[Spatial question material]
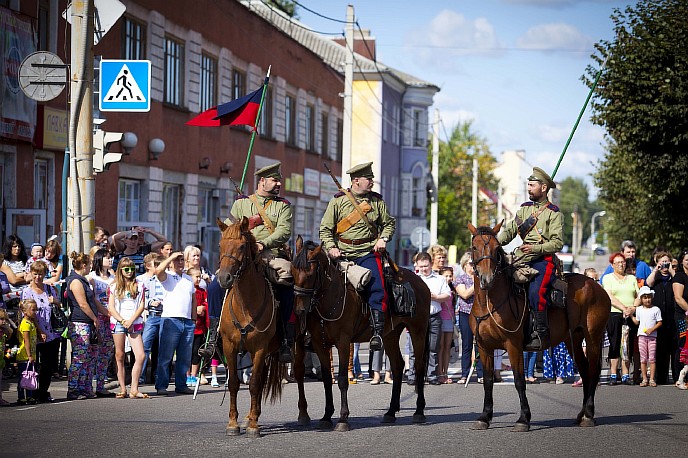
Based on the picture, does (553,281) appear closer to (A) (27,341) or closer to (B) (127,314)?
(B) (127,314)

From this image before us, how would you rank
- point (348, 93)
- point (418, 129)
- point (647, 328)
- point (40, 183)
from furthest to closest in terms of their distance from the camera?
point (418, 129) → point (348, 93) → point (40, 183) → point (647, 328)

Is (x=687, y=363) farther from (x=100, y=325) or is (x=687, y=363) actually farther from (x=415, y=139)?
(x=415, y=139)

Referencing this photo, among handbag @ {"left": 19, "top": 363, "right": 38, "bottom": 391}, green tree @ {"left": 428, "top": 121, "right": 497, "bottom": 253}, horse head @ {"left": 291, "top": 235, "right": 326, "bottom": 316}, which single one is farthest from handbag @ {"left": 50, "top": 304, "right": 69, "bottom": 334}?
green tree @ {"left": 428, "top": 121, "right": 497, "bottom": 253}

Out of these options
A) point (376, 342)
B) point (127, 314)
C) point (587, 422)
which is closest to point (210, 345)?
point (376, 342)

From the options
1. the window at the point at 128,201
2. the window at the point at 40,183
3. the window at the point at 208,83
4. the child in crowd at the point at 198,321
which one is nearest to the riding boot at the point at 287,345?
the child in crowd at the point at 198,321

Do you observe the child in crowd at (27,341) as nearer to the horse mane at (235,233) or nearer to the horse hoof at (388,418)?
the horse mane at (235,233)

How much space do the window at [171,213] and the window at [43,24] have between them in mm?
7706

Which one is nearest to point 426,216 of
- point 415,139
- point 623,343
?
point 415,139

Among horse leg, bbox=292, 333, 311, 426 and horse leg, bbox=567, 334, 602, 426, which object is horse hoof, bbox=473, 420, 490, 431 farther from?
horse leg, bbox=292, 333, 311, 426

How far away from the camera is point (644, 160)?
2811 centimetres

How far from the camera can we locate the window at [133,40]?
1050 inches

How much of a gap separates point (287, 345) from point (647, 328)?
8.75 meters

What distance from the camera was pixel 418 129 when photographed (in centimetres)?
7125

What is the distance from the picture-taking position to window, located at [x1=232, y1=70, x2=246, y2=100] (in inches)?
1412
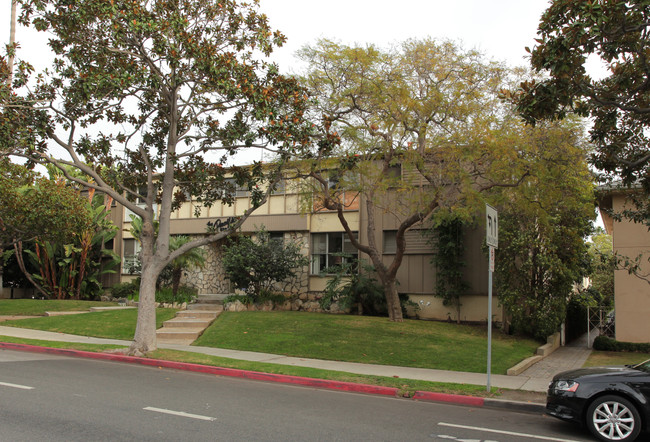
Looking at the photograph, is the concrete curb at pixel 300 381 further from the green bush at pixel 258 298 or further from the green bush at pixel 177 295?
the green bush at pixel 177 295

• _Given task_
Lay out the material as a Markdown table with the columns Row and Line, one numbered row per line, covering the lines between the one holding "What distance from" and the end of the material, inclusive. Skip blank lines and leave the pictures out of the answer.

• _Response to the exercise_
| Row | Line |
|---|---|
| 1 | What distance from the camera was pixel 418 129 when photographed (in centimetres)? |
| 2 | 7125 |
| 3 | What is the distance from the picture-taking position to window, located at [x1=232, y1=70, x2=246, y2=100] (in inches)? |
| 4 | 1412 |
| 5 | Looking at the photograph, is the concrete curb at pixel 300 381 further from the green bush at pixel 258 298 or further from the green bush at pixel 177 295? |
| 6 | the green bush at pixel 177 295 |